Even though these bills are being passed in the south, leaving Montgomery County largely unaffected, it is important to consider the impacts of manipulating education to achieve political goals. These bills will not just impact POCs. Rather, they will hinder everyone’s right to a comprehensive education. “I think it sucks because slavery is important to history. It’s important to how everything got to where we are now and it just seems like they’re trying to brush it under the rug,” senior Michelle Yuen said. The elimination of education upon prominent historical events that are still impacting society to this day is potentially disastrous. “It could affect the way we learn because…if [children] are taught that nothing happened and…taught something incorrectly and…taught a skewed idea…then they’ll be blind to the truth…,”  junior Udy Mbanaso said.

This is also vital to educators at these schools because they have to limit what they can teach, fundamentally altering students’ understanding of reality and impacts of prominent historical events. History teacher Angela Robinson said, “It saddens me because students, in my experience, have always had questions about the institution of slavery…preventing students from learning about slavery… will just leave students with…so many questions…one of the purposes of education is to inspire students to explore the truth for themselves. I’m not sure that if we try to hide information from students that they will find it.” Many students also fear the impacts of not learning about prominent historical issues. Yuen said, “…if we learn less about this kind of stuff, then there’s gonna be a lot more hate because more people won’t understand why things are the way they are.”

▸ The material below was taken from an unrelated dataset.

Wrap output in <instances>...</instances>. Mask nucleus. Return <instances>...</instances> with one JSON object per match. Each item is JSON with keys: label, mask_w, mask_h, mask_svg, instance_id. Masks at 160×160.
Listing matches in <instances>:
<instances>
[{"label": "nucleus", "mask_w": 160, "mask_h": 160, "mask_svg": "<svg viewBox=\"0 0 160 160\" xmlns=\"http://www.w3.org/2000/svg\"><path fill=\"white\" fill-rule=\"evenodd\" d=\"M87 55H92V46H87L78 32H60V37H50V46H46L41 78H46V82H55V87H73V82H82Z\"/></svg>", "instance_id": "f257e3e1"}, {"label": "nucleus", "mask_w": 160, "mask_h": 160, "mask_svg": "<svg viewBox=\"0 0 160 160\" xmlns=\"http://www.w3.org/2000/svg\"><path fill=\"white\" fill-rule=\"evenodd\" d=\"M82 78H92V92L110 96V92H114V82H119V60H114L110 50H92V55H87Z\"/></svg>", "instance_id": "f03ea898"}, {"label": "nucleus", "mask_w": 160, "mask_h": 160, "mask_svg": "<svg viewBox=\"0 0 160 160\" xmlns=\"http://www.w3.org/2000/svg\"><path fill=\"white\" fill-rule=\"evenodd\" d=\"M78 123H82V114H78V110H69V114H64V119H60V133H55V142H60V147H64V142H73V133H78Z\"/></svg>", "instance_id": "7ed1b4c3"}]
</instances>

These bills highlight the dismal reality of our current political climate, presenting the need for RM students to appreciate the diversity of the curriculum offered in Montgomery County. Without a diverse currciulm and the teaching of slavery and colonalism students percieption of the world will become jaded and based upon false narratives created by ovelry biased political leaders rather than objective historical facts and events. Students won’t understand the community they belong to and will be missing chunks of their history. These bills highlight a failing education system in perpetuating the acquisition of knowledge and fueling curiosity.